Well currently I'm running test e 300 but I'm dropping to prop for a cruise cycle. But generally when someone says test tren mast cycle its either long esters or short ester ran together ie tren e, test e, masteron e. Or tren ace test prop and mast prop. I stick with tren ace and just run 1½cc EOD add some test e and mast e to max out the syringe at 3 cc's I make sure to atleast get in 600 mgs of mast and 900+ test. 

Now some people will tell u to always run tren higher than test or whatever. I say run it the way it works best for u. Its trial and error remember everybody's different and some compounds work better for certain people than others.


----------



## Phoe2006 (Mar 12, 2014)

Run 50/50/50 of each short esters and then you can ramp up to a 100 depending on how ur body reacts to the tren that's why I say give it two weeks before each increase with tren


----------



## Nattydread (Mar 12, 2014)

OP some sponsors carry a blend like the one mentioned above. Makes it a lot easier to measure out.


----------



## GetSwullll (Mar 12, 2014)

Nattydread said:


> OP some sponsors carry a blend like the one mentioned above. Makes it a lot easier to measure out.

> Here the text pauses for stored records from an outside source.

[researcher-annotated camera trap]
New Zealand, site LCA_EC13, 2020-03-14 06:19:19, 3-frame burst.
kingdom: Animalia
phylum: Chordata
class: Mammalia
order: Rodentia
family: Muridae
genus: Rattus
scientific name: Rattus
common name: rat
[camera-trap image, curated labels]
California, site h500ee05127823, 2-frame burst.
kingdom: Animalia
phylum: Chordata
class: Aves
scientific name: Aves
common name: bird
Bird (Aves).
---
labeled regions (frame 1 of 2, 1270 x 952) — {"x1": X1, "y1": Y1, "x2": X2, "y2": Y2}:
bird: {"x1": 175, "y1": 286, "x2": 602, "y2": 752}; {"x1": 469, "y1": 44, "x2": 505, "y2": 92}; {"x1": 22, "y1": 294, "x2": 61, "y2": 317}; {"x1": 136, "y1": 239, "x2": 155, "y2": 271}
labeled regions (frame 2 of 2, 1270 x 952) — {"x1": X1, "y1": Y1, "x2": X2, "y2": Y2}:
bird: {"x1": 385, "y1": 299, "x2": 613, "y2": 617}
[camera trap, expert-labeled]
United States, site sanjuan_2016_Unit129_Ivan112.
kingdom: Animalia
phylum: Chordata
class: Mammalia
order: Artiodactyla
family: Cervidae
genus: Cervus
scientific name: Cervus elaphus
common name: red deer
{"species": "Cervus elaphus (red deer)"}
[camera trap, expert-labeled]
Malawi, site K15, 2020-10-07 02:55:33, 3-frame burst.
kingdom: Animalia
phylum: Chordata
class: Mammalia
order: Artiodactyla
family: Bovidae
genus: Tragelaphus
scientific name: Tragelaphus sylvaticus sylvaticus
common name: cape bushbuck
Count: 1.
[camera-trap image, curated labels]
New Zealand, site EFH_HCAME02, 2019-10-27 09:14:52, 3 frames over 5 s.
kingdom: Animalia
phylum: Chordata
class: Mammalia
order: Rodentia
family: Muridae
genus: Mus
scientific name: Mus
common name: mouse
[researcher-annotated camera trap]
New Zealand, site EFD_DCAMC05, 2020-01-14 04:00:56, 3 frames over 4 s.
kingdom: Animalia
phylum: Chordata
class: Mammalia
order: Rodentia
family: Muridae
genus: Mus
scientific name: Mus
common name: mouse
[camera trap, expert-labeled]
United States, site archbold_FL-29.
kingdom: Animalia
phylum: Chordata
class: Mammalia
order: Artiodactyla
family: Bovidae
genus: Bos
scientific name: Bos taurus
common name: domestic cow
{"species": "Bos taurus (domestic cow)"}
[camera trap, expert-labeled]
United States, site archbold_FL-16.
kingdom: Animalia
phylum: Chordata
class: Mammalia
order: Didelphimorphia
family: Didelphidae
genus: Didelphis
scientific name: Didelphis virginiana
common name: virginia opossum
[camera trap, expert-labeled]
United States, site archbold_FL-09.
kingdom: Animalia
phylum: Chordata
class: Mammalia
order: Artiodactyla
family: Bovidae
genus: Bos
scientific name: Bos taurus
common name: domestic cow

Thanks, I'll look around site to see whose go what; i've always hit Alin so maybe i'll run into blend there.

All info much appreciated. 

Any major difference in running the short ester versus long with compounds? pros and cons


----------



## Phoe2006 (Mar 12, 2014)

GetSwullll said:


> Thanks, I'll look around site to see whose go what; i've always hit Alin so maybe i'll run into blend there.
> 
> All info much appreciated.
> 
> Any major difference in running the short ester versus long with compounds? pros and cons



Pro for long ester is less shots

Biggest con for long ester is if you realize u can't handle the tren youre screwed til it gets out of your system. Takes longer to get in your system 

This is the reason I would highly advise you to start out with tren ace for your first tren cycle


----------



## GetSwullll (Mar 12, 2014)

Phoe2006 said:


> Pro for long ester is less shots
> 
> Biggest con for long ester is if you realize u can't handle the tren youre screwed til it gets out of your system. Takes longer to get in your system
> 
> This is the reason I would highly advise you to start out with tren ace for your first tren cycle



Sounds like a good idea for sure!

How long should i run this first one with the short esters; def if I'm only rampling up every two weeks and running EOD? 

Researching for anywhere with a blend close to 50/50/50 Tren Ace/Test Prop/Mast Prop. anyone found this please point me in right direction, if not I'll mix myself.


----------



## Phoe2006 (Mar 12, 2014)

I personally just order them separately but if u were to look around I'm sure you'll be able to find them from one of our sponsors. I tend to blast/cruise now. If I were you I'd run it for 12-16 weeks. Post ur stats diet training for others to give u some input to help u out better


----------



## GetSwullll (Mar 12, 2014)

Phoe2006 said:


> I personally just order them separately but if u were to look around I'm sure you'll be able to find them from one of our sponsors. I tend to blast/cruise now. If I were you I'd run it for 12-16 weeks. Post ur stats diet training for others to give u some input to help u out better



Will do, and stats im sitting at 6ft 225lbs. Last cycle got to 238, held good bit after but then had an incident where i wasn't in gym for month.

I see in some past threads peopel ran the Mast, with Test alone. I personally got best gains off running that Deca with Test. 

How is the Mast compared to Deca wen inorporating?


----------



## Phoe2006 (Mar 12, 2014)

GetSwullll said:


> Will do, and stats im sitting at 6ft 225lbs. Last cycle got to 238, held good bit after but then had an incident where i wasn't in gym for month.
> 
> I see in some past threads peopel ran the Mast, with Test alone. I personally got best gains off running that Deca with Test.
> 
> How is the Mast compared to Deca wen inorporating?



I always held so much water on deca and I get the infamous deca dick not cool when your old lady starts questioning things. Now and if u do some research and use the search button it will become your bestfriend.  Now u sound like u got some pretty good size so why not just stay big and lean instead of holding all that water from deca? These links below will help u out a little more.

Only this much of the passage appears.